MA: Temos dois grupos de negociações, um liderado pelo ministro da Agricultuta, José Pacheco, e o outro por Macuiane da RENAMO, as conversações formais. Mas depois temos uma linha de negociações que servem mais ou menos aqueles que estão a fazer as conversações de uma possível conversação entre o presidente da RENAMO, Afonso Dhlakama, e o Presidente da República. E a força militar é usada sempre que chegam a um ponto de descontinuidade para poder consolidar os ganhos na mesa das negociações.
DW África: Tudo isso acontece na véspera da reunião do Conselho de Estado, convocado por Armando Guebuza, para se pronunciar sobre as eleições gerais. Há alguma ligação entre esses dois assuntos?
MA: Há uma ligação entre todos os assuntos que nos referimos.
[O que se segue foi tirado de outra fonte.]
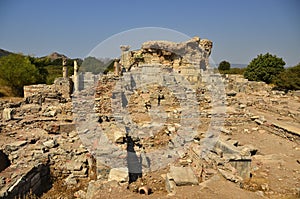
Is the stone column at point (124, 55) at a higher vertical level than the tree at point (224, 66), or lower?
lower

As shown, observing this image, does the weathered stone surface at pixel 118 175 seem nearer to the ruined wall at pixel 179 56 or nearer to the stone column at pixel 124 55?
the ruined wall at pixel 179 56

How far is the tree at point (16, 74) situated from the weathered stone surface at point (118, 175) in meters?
17.0

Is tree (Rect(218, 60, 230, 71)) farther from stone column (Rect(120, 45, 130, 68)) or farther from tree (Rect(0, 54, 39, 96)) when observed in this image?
tree (Rect(0, 54, 39, 96))

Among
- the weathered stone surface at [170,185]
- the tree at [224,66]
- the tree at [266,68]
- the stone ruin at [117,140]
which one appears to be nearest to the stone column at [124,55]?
the stone ruin at [117,140]

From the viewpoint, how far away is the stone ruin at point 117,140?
479 cm

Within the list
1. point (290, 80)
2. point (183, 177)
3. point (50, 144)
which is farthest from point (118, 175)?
point (290, 80)

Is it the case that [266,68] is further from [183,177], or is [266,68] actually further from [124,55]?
[183,177]

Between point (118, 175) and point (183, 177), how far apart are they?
4.26 feet

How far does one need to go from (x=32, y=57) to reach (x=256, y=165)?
2264cm

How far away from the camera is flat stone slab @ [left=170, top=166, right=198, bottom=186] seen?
4.35m

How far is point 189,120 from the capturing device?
9.27 m

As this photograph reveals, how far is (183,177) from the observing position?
14.7 ft

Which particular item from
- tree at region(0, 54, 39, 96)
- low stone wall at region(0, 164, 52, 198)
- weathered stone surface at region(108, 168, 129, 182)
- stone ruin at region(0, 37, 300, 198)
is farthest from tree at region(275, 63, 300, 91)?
tree at region(0, 54, 39, 96)

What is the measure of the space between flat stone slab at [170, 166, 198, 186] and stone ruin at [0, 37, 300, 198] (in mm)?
19
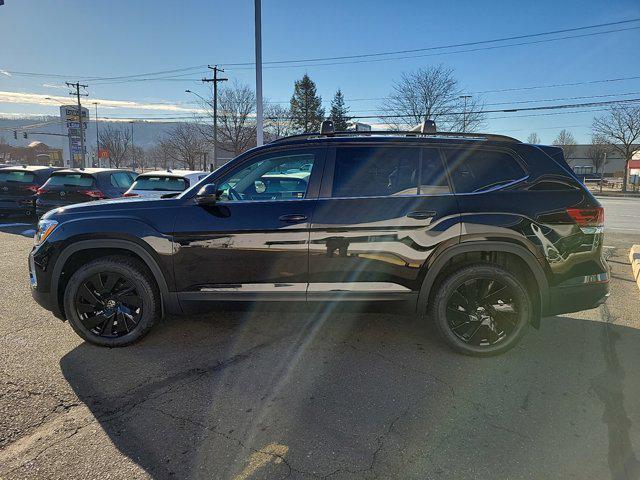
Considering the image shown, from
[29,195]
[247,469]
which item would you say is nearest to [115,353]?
[247,469]

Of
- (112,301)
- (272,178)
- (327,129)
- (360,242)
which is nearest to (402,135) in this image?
(327,129)

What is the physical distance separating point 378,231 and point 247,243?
43.1 inches

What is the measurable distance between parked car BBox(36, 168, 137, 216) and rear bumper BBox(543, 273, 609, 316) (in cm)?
1010

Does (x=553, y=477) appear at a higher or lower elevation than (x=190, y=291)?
lower

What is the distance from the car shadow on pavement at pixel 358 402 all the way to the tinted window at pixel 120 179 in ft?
27.3

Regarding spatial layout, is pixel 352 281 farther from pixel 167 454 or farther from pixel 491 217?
pixel 167 454

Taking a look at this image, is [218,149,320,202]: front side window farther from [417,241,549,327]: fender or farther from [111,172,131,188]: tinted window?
[111,172,131,188]: tinted window

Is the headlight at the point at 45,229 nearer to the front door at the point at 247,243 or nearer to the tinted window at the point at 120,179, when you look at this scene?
the front door at the point at 247,243

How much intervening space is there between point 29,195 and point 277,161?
438 inches

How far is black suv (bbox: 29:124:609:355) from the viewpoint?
11.3 ft

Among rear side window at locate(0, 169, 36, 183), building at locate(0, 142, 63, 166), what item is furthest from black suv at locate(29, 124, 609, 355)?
building at locate(0, 142, 63, 166)

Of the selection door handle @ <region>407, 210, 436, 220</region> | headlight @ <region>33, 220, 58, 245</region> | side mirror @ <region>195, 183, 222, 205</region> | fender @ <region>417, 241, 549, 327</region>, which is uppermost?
side mirror @ <region>195, 183, 222, 205</region>

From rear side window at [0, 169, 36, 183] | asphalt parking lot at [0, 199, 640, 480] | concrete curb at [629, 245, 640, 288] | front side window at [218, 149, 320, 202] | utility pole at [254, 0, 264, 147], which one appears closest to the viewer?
asphalt parking lot at [0, 199, 640, 480]

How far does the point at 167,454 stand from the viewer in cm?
234
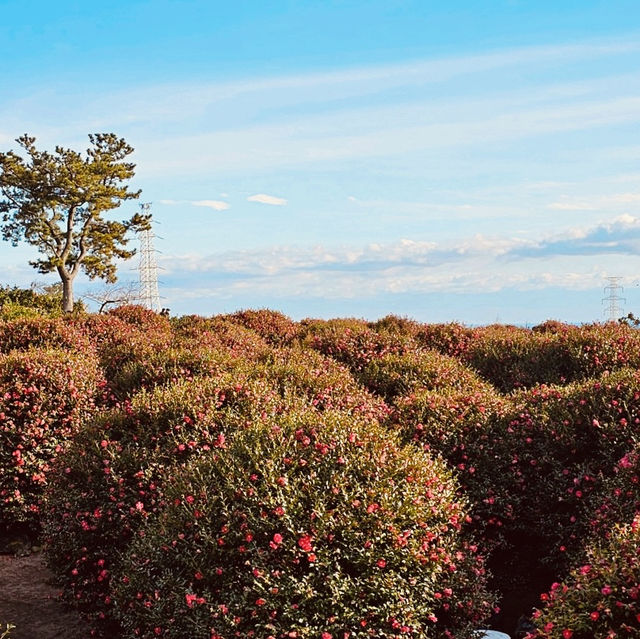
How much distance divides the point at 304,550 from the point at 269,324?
58.2 ft

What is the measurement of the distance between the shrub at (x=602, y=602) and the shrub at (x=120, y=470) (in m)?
4.50

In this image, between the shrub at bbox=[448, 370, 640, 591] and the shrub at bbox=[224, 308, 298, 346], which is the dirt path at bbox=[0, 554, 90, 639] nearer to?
the shrub at bbox=[448, 370, 640, 591]

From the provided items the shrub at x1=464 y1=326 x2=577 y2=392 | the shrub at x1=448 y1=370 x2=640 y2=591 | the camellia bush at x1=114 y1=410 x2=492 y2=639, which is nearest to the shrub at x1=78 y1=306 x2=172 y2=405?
the camellia bush at x1=114 y1=410 x2=492 y2=639

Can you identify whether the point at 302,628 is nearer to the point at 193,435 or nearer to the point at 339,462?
the point at 339,462

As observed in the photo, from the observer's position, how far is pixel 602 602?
5.78m

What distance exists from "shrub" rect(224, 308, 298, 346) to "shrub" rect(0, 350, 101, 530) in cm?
836

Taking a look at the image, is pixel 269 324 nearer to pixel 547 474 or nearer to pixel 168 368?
pixel 168 368

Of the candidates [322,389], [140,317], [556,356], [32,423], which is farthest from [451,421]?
[140,317]

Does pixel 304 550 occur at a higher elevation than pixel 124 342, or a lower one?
lower

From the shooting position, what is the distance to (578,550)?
9.46m

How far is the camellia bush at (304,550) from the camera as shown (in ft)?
23.0

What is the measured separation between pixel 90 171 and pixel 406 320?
45.0 metres

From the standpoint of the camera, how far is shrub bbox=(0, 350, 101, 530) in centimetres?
1359

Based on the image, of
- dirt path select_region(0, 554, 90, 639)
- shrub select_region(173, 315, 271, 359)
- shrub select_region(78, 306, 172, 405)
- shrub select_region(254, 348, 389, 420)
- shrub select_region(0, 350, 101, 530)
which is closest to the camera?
dirt path select_region(0, 554, 90, 639)
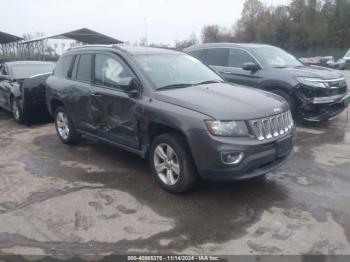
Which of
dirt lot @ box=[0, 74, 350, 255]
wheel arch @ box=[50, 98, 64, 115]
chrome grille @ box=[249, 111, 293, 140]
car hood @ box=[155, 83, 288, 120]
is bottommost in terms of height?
dirt lot @ box=[0, 74, 350, 255]

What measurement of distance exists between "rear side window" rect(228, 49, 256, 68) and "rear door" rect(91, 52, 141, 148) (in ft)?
12.9

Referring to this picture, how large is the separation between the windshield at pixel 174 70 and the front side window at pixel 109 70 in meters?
0.26

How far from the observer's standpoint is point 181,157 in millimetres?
4293

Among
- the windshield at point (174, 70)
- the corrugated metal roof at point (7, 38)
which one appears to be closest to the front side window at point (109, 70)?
the windshield at point (174, 70)

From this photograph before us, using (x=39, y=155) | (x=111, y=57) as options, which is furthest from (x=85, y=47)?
(x=39, y=155)

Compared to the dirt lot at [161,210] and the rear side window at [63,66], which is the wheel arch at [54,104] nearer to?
the rear side window at [63,66]

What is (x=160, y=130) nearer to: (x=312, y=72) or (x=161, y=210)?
(x=161, y=210)

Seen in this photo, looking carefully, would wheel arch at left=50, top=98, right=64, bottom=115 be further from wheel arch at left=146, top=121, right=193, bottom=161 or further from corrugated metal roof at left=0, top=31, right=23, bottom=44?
corrugated metal roof at left=0, top=31, right=23, bottom=44

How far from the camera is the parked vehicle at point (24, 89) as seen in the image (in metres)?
8.38

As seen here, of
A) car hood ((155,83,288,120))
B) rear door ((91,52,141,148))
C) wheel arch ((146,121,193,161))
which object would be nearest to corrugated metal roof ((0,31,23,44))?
rear door ((91,52,141,148))

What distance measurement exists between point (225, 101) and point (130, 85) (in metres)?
1.25

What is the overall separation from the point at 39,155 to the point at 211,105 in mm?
3615

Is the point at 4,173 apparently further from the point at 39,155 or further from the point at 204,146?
the point at 204,146

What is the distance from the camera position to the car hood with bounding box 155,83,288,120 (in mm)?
4145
Por exemplo, as eleições autárquicas que deveriam ter lugar a 20 de novembro, e de que ninguém tem a certeza, há uma ligação entre o processo de sucessão interna na FRELIMO, a capacidade ou incapcidade de Armando Guebuza colocar quem ele quer como seu sucessor. Há uma relação com as eleições que deveriam ter lugar no próximo ano, mas que ninguém tem a certeza de que vão acontecer.
Portanto, estamos perante um tabuleiro de xadrez com dois jogadores, onde cada um tenta aniquilar o outro para que possa ganhar terreno. E se for necessário o uso da ala militar, diriamos que Armando Guebuza usaria o cavalo, em linguagem do xadrez. E esta exoneração dos militares tem a ver com a sucessão de Armando Guebuza. Ele usa cada um desses trunfos de forma a fortalecer a sua capacidade interna dentro da FRELIMO para poder escolher o seu sucessor.
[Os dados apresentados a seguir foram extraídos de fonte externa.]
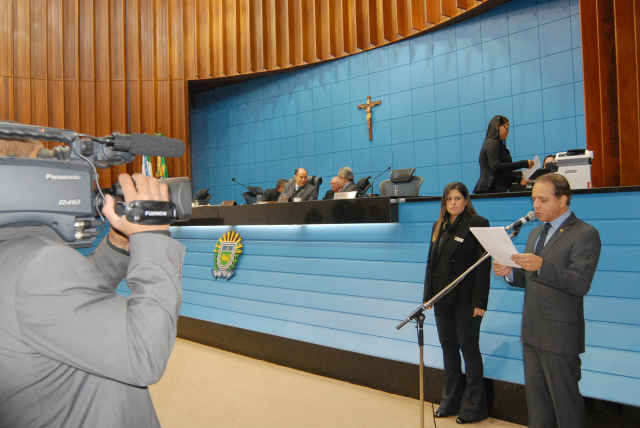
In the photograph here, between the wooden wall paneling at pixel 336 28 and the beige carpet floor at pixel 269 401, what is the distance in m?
4.92

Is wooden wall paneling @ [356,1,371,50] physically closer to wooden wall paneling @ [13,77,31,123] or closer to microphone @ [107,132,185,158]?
wooden wall paneling @ [13,77,31,123]

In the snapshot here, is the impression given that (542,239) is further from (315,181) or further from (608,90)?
(315,181)

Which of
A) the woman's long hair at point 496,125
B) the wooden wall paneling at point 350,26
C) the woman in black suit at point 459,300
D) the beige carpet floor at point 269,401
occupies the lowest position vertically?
the beige carpet floor at point 269,401

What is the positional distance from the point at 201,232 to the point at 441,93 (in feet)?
11.6

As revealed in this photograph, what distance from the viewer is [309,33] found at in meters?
7.33

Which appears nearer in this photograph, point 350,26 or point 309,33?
point 350,26

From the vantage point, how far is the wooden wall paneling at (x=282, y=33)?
748 centimetres

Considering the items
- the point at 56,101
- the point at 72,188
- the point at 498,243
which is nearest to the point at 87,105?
the point at 56,101

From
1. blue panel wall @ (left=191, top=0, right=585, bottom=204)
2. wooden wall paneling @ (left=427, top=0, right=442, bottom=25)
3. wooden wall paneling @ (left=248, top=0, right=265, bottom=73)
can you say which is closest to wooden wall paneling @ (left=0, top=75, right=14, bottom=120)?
blue panel wall @ (left=191, top=0, right=585, bottom=204)

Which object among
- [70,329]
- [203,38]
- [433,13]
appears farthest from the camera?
[203,38]

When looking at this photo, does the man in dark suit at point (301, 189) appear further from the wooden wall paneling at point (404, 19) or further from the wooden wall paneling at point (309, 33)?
the wooden wall paneling at point (309, 33)

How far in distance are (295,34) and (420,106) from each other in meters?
2.51

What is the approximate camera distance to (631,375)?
2227mm

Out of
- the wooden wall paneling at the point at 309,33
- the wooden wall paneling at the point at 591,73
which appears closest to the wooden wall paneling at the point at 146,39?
the wooden wall paneling at the point at 309,33
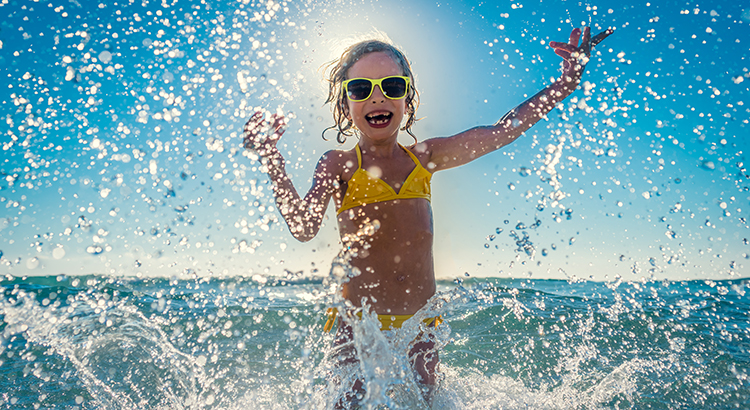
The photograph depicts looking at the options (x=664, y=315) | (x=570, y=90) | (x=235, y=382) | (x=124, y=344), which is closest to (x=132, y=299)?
(x=124, y=344)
DW África: A RENAMO já confirmou a sua presença no Conselho de Estado, mas o seu líder não estará presente. Acha que é uma boa posição?
MA: Não sei se há condições para Afonso Dhlakama sair de onde se encontra para Maputo. A não ser que esse encontro tivesse lugar na Gorongosa. É mais uma reunião para o inglês ver, para respeitar o que a Constituição diz, e não para tomar decisões. As decisões já foram tomadas. E não vejo neste momento na FRELIMO alguém com gabarito para desafiar o Presidente.
DW África: Neste processo não se ouve falar no Movimento Democrático de Moçambique (MDM). A que se deve essa aparente ausência?
MA: Penso que deveria ter havido uma maior agressividade da máquina do marketing político do MDM. Mas, por outro lado, quando quem fala são os generais, o fuzil das armas, não sei se nessa mesa há lugar para civis. Não se trata de um debate meramente político, mas de um debate político militarizado. Acho que o MDM não tem experiência militar, daí que esteja numa fase de adaptação. A máquina do MDM vai ter de aprender rapidamente a jogar com militares.
DW África: Mas o MDM não se sente marginalizado no processo?
MA: Não é só o MDM, a sociedade civil moçambicana, as outras forças políticas e outros atores sociais estão marginalizados. Trata-se de um processo bipolar entre dois partidos militares. Infelizmente não há lugar para as forças políticas. A própria igreja foi marginalizada, tal como so empresários, académicos, portanto, é uma marginalização de toda a sociedade moçambicana.